Not for the first time, PJ Harvey’s social conscience has invoked an angry backlash, this time from citizens of Washington DC who object to her depiction of the American capital as populated by drug-induced “zombies”.
The singer’s bleak lyrics in the track The Community of Hope brand one DC school as a “s***-hole”, identify one health facility as an “old mental institution” and label the Ward 7 neighbourhood as “drug town” before culminating in the doom-laden refrain: “They’re gonna put a Walmart here, they’re gonna put a Walmart here.”
Washington dignitaries are outraged. Mayor Vince Gray described the track as an “inane composition”, while his campaign treasurer Chuck Thies opted for a calculated anti-Brit barb. “PJ Harvey is to music what Piers Morgan is to cable news,” he told DCist. The reserved double Mercury Prize-winning artist, who has been increasingly drawn to political observation in her song-writing, is not an obvious fellow traveller of ITV’s brash Good Morning Britain presenter, who tried and failed to fill the shoes of Larry King at CNN.
PJ might have been even more pained by the response of the real Community of Hope, a non-profit organisation offering education, housing and healthcare to people in Ward 7. “We’ve found our neighbours struggling with drugs aren’t zombies – they are living, breathing, feeling humans,” it said in a statement. “They are moms and dads who focused on sobriety in a place where they stay united with their children. They heal, save, and plan for stability (and maybe even homeownership someday).”
The group noted that its Hope Apartments building was “right around the corner” from South Capitol, the street labelled by PJ as a “highway to death and destruction”, and close to the Homeland Security Base she also referenced. It posed PJ a question: “By calling out this picture of poverty in terms of streets and buildings and not the humans who live here, have you not reduced their dignity?”
Polly Jean Harvey, 46, who has lived her life in Dorset and grew up in an isolated farmhouse, is not the most obvious chronicler of urban decay. But then neither does Washington’s official documentation – describing Ward 7 as “distinguished by its leafy streets, single-family homes, transit stations and above all, its green space” - appear to give a true picture of the challenges faced.
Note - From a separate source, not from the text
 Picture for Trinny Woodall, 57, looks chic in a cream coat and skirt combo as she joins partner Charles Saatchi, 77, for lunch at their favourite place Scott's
It says something of Harvey’s stature as an artist that Washington’s locals have taken offence. The city, with its obvious disparities between the powerful and powerless, has long been the subject of criticism in popular music. Gil Scott Heron, in Washington, DC, described this “ball of contradictions” as “a mass of irony for all the world to see”. Leadbelly, in Bourgeois Blues, implored black people “don’t try to find you no home in Washington, DC”.
PJ will no doubt cope with the uproar. Just over a year ago she was invited to be a guest editor for the BBC Radio 4 Today programme and invited contributions from the journalist John Pilger, Wikileaks founder Julian Assange and former Guantanamo Bay prisoner Shaker Aamer. Right-wing commentators complained that her programme amounted to “incomprehensible liberal drivel” and “left-wing tosh”.
The Community of Hope is taken from her new album The Hope Six Demolition Project, which also includes tracks inspired by the singer’s visits to Kosovo and Afghanistan.